Neyse ki, bunu da atlattı ve biz hastaneden çıktıktan 10 gün sonra Türkiye’ye döndük. O zaman tam dört ay sonra evime giderken anladım ki, hayat insana planladığının çok tersinde şeyler gösterebiliyor.

Geç yürüdü geç konuştu
Bu bebekler çok özel bakım gerektiriyor tabii. İlk 1-2 yıl gözümü açamadım. Bir de evde ne kadar yardımcı da olsa bırakamıyorsunuz tam olarak, çünkü yemesi-içmesi her şeyi sıkıntı oluyor.  Sonrasında 3-4 yaşına geldiğinde mucizevi olarak her şeyi çok yolunda gitti. Geç yürüdü, geç konuştu, orada hep kalp çarpıntılarımız oldu tabii.

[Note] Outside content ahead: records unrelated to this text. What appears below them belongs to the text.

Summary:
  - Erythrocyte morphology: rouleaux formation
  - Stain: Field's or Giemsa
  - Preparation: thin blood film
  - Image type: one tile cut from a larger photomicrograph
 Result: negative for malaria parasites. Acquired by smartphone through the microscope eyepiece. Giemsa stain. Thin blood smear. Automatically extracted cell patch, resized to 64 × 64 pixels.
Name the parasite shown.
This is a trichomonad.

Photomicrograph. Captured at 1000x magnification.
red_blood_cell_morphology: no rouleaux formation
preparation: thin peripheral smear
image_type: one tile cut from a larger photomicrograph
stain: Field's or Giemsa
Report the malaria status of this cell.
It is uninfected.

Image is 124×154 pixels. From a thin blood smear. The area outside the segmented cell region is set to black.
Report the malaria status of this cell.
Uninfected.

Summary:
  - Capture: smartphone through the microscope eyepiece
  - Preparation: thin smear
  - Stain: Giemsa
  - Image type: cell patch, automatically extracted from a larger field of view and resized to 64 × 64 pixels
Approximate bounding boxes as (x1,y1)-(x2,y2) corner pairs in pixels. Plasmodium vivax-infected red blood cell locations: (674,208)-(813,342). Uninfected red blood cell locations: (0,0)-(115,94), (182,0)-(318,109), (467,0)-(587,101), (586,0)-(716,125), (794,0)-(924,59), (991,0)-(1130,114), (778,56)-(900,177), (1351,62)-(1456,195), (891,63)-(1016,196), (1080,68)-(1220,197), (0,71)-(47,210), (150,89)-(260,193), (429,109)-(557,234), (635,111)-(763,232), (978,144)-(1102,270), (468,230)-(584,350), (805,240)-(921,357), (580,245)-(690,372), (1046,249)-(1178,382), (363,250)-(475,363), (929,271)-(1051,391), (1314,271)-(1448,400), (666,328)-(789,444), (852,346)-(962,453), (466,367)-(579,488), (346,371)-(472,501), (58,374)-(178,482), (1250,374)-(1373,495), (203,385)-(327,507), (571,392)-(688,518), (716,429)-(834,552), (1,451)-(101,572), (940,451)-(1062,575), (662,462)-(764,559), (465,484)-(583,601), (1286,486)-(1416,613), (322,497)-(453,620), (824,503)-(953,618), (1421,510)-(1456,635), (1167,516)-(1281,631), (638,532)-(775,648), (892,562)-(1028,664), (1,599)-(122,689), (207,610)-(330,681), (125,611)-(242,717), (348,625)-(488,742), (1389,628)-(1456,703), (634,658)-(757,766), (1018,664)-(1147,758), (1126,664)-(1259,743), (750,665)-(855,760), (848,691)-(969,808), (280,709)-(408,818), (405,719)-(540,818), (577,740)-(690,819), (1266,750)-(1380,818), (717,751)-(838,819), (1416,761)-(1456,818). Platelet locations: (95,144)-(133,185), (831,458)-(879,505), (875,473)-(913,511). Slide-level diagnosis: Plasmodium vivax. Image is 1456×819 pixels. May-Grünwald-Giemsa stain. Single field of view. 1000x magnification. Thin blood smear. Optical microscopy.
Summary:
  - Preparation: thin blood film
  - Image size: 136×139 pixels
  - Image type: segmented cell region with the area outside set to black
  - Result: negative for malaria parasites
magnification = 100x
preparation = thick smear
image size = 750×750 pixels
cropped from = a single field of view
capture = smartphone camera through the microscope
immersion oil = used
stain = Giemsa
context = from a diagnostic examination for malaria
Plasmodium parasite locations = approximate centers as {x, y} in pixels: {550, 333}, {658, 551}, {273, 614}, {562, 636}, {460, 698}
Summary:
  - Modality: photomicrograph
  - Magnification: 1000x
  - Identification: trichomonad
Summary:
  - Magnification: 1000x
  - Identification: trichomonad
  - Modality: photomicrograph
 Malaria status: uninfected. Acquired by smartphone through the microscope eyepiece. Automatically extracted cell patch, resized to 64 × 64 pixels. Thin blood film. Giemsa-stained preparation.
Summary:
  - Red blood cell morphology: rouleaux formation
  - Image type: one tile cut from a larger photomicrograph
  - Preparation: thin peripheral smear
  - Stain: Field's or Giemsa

Dört yaşına kadar pek konuşmadı, konuşma terapisi aldık. Şimdi biraz harfler karışıyor ama büyük bir sorunumuz yok.

Sevgi her şeydir!
Sevginin gücü de ayrı bir mucize.Örneğin Amerika’da ergenlik dönemi hamilelikleri çok yaygın ve 32 haftalık doğan ama annesi tarafından terk edilen bebeklerin gelişimi kötüye giderken bizimki kadar küçük doğan ama annesinin sürekli gördüğü bebekler inanılmaz gelişmeler kaydedebiliyor.
Tabii ki bebeğiniz hayatına nasıl devam ederse etsin, ne olursa olsun onu daha az sevmiyorsunuz... Hayat bir enerji. Enerjinizi iyi tutun. Kaygıdan uzak durmaya çalışın. Çok fazla iyi hikaye var. Türkiye’nin en minik doğan ve yaşayan bebeği 510 gr. Ancak tabii en önemlisi kaçıncı haftada doğduğu.